Dissecting therapeutic resistance to RAF inhibition in melanoma by tumor genomic profiling

Abstract

A detailed understanding of the mechanisms by which tumors acquire resistance to targeted anticancer agents should speed the development of treatment strategies with lasting clinical efficacy. RAF inhibition in BRAF-mutant melanoma exemplifies the promise and challenge of many targeted drugs; although response rates are high, resistance invariably develops. Here, we articulate overarching principles of resistance to kinase inhibitors, as well as a translational approach to characterize resistance in the clinical setting through tumor mutation profiling. As a proof of principle, we performed targeted, massively parallel sequencing of 138 cancer genes in a tumor obtained from a patient with melanoma who developed resistance to PLX4032 after an initial dramatic response. The resulting profile identified an activating mutation at codon 121 in the downstream kinase MEK1 that was absent in the corresponding pretreatment tumor. The MEK1(C121S) mutation was shown to increase kinase activity and confer robust resistance to both RAF and MEK inhibition in vitro. Thus, MEK1(C121S) or functionally similar mutations are predicted to confer resistance to combined MEK/RAF inhibition. These results provide an instructive framework for assessing mechanisms of acquired resistance to kinase inhibition and illustrate the use of emerging technologies in a manner that may accelerate personalized cancer medicine.

Conflict of interest statement

Authors' disclosures of potential conflicts of interest and author contributions are found at the end of this article.

Figures

Fig 1.

Kinase oncogene dependence and principles of drug resistance. Tumor genetic alterations (denoted by the red star) may activate protein kinase oncogenes, which in turn dysregulate a cell signaling pathway, resulting in oncogene dependence. Such tumors often respond to treatment using pharmacologic inhibitors of the mutated kinase oncoprotein; however, resistance to such agents is common. Categories of resistance to kinase inhibitors include secondary mutation (denoted by the green star), amplification, or activation of the target kinase, or bypass of the oncogenic pathway, both leading to downstream reactivation and disease progression. Bypass mechanisms activating alternative pathways have also been described (alternate pathway, see Emerging Mechanisms of Resistance to Kinase Oncogene Inhibition). In principle, reactivation of the oncogenic pathway through additional, as yet uncharacterized mechanisms (denoted by question mark) should also confer acquired resistance to targeted therapies.

Fig 2.

A 38-year-old man with BRAF-mutant melanoma and miliary, subcutaneous metastatic deposits. Photographs were taken (A) before initiation of PLX4032, (B) after 15 weeks of therapy with PLX4032, and (C) after relapse, after 23 weeks of therapy.

Fig 3.

### Saved data entries

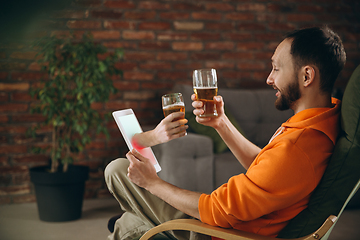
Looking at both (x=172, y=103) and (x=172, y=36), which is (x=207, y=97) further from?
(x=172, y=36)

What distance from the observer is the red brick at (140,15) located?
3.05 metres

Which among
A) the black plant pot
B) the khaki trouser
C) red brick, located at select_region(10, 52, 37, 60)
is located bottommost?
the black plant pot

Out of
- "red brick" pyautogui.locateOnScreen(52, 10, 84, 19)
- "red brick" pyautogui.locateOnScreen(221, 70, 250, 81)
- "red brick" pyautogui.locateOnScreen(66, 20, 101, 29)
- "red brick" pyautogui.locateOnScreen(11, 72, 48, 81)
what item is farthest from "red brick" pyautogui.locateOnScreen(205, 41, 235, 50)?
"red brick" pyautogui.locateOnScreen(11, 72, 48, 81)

---

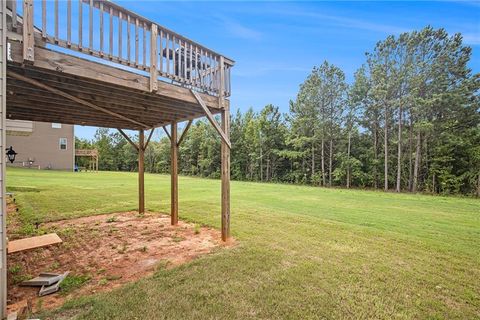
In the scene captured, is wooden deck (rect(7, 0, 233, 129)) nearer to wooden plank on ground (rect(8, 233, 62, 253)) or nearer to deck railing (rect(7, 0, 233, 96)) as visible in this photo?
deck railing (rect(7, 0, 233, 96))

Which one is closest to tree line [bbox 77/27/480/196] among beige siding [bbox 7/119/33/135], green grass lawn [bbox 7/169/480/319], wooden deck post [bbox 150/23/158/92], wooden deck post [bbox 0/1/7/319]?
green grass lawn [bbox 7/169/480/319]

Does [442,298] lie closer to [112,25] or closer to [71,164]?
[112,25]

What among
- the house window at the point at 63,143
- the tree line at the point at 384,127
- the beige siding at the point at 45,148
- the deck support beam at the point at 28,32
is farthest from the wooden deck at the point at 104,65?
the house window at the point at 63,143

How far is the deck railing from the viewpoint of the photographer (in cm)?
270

### Required tasks
1. Answer these questions from the melanoma text:
(a) How many cancer genes were sequenced in the tumor from the patient who developed resistance to PLX4032?
(b) At which codon was the activating mutation in MEK1 found?
(c) After how many weeks of PLX4032 therapy was the relapse photograph taken?
2. Please list every symbol mentioned in the Fig 1 caption of the melanoma text, along with what each one denotes.
The rows play no part in what needs doing here.

### Task responses
1.
(a) 138
(b) Codon 121
(c) 23 weeks

2.
- Red star: tumor genetic alterations
- Green star: secondary mutation
- Question mark: additional, as yet uncharacterized mechanisms of reactivation of the oncogenic pathway